— Кабы знать, — сокрушённо вздохнул Кузьма. — Всё и шитости: мало своего царя — подавай чужого. Вы и сами...
— Куда уж мы! — шустро вскинулся старичонка, и толпа согласным шумом поддержала его. — Нам всё едино, кто в царях, абы лад был. А где он, лад-то? Ждали его, медали — терпежу нет... Вот и зашаталися.
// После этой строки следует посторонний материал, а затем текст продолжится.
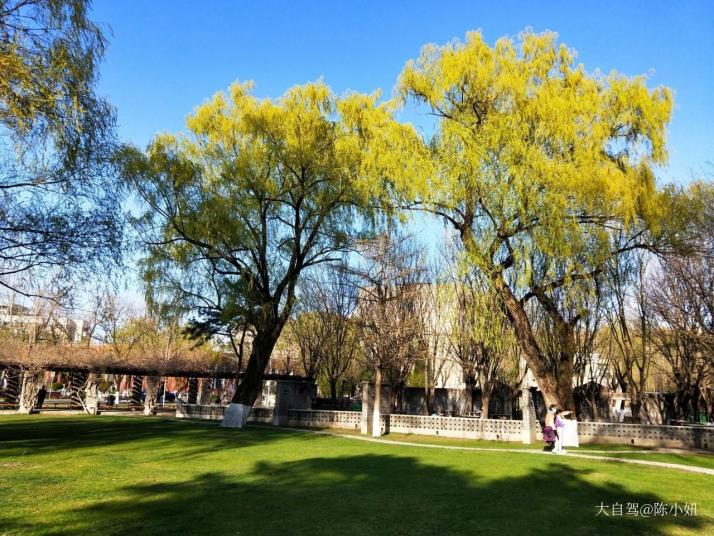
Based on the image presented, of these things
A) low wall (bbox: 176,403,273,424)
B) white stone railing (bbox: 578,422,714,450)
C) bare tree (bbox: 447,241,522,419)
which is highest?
bare tree (bbox: 447,241,522,419)

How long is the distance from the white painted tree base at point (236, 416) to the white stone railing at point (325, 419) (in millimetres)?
3265

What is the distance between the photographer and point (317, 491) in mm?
8805

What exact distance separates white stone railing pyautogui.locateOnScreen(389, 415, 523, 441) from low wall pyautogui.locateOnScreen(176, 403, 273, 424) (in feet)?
23.3

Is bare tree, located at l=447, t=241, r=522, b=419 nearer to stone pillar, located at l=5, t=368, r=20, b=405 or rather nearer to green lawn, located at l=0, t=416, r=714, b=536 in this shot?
green lawn, located at l=0, t=416, r=714, b=536

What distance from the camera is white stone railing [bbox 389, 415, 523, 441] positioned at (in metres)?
19.8

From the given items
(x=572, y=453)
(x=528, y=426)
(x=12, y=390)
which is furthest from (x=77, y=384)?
(x=572, y=453)

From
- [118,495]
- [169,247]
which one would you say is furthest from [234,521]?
[169,247]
— Истинно молвит, податься некуда, — иерихонской трубой загудел длинный и тощий мужик в сером войлочном колпаке. — Поборами замучены. Подушные, стрелецкие, полоняничные — за всё плати. По мосту проехал — денежка, в торговый ряд встал — другая. Дух не перевести. На вольных наших землях поместья нарезают, господ сажают. Юрьева-то дня ровно и не было, единые заповедные лета покатилися: беги — не убегёшь, на место воротят. А Дмитрий, что в Тушине-то, полную волю сулил за дешевизну.
— Вон оно как обернулося, — заговорил Кузьма. — Свой на своего пошёл. Мужик, аки приблудный лях, стал: токмо бы воровством промышлять да честный люд зорить. На слезах да крови разживаться.
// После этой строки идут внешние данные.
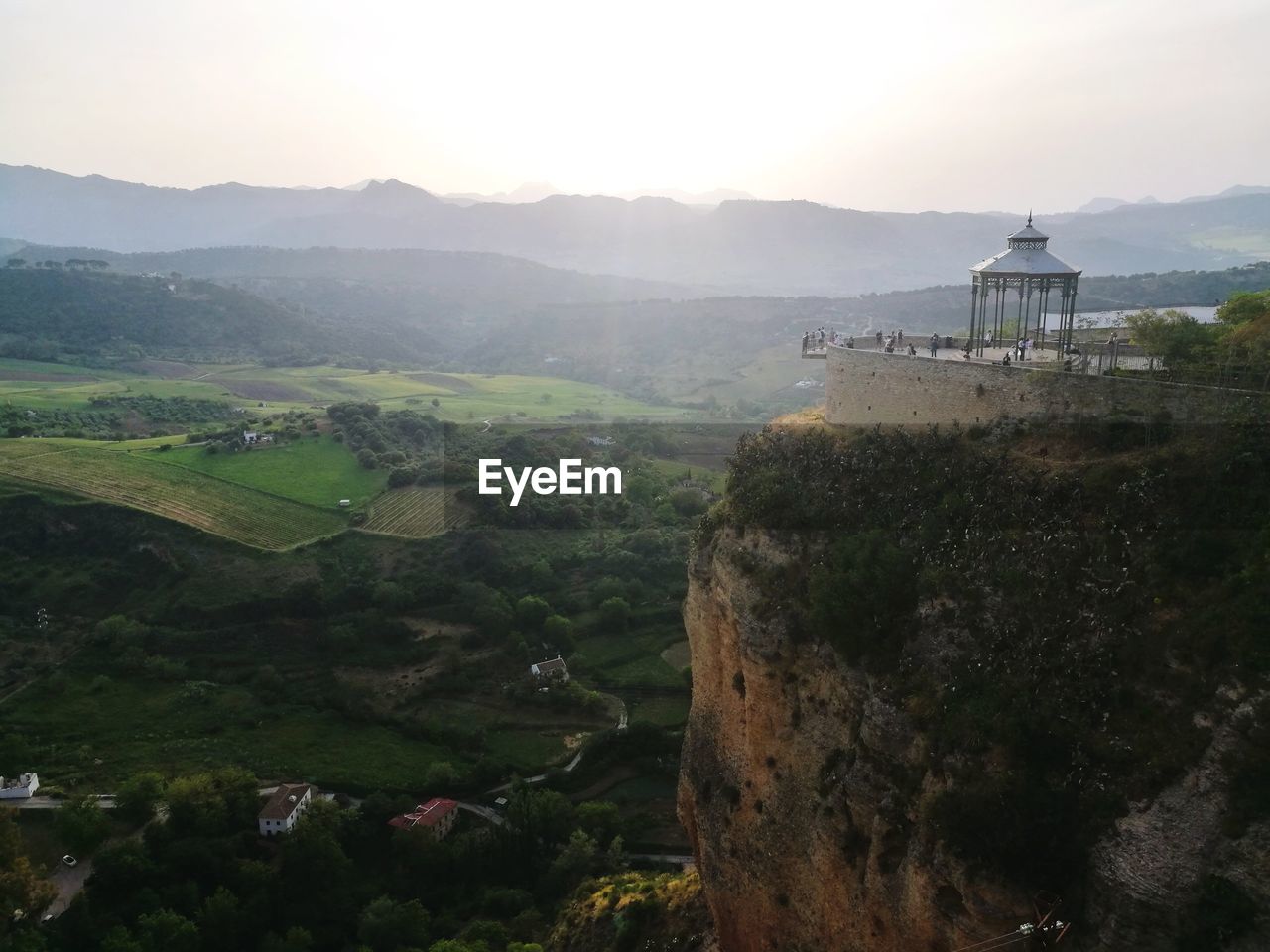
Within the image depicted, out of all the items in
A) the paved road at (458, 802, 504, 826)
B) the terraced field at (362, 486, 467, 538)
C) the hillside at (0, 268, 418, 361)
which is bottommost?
the paved road at (458, 802, 504, 826)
— По твоему разумению, Минин, — прервал его рыжий старичонка, — пущай своя плеть хлещет, хоть и лютее — зато своя.
— Царю виднее, — смешался Кузьма.
— То-то и оно, — досадливо тряхнул бородёнкой рыжий. — Пошто же ты за нас вступился?..
Не распрягая лошади, Кузьма наведался к сестре. Когда он с Фотинкой вошёл в горницу, Дарья кинулась ему на грудь, заплакала. С блёклым снулым лицом, простоволосая, в застиранной паневе она показалась ему такой жалкой и слабой, что ему самому впору было прослезиться.
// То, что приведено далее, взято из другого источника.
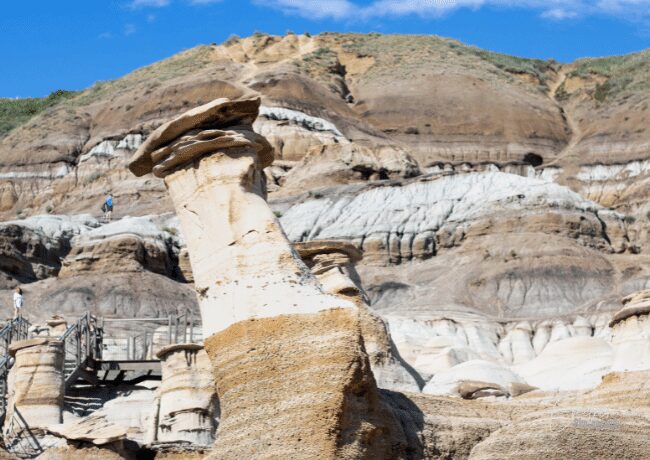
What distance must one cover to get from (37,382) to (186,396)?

— Побойся Бога, Дашутка, — ласково утешал он. — Перестань влагой кропить. Аль я не в радость тебе?
— В радость, в радость, Кузьма, — отвечала она, вытирая ладонями мокрые щёки. — В кои-то веки пожаловал, ужель не в радость!.. Ой, да что же я, — засуетилась тут же она, — чай, голоден? Хоть и заговенье ныне, для тебя согрешу. Фотинка, ну-ка лезь в погребицу за медвежатинкой!..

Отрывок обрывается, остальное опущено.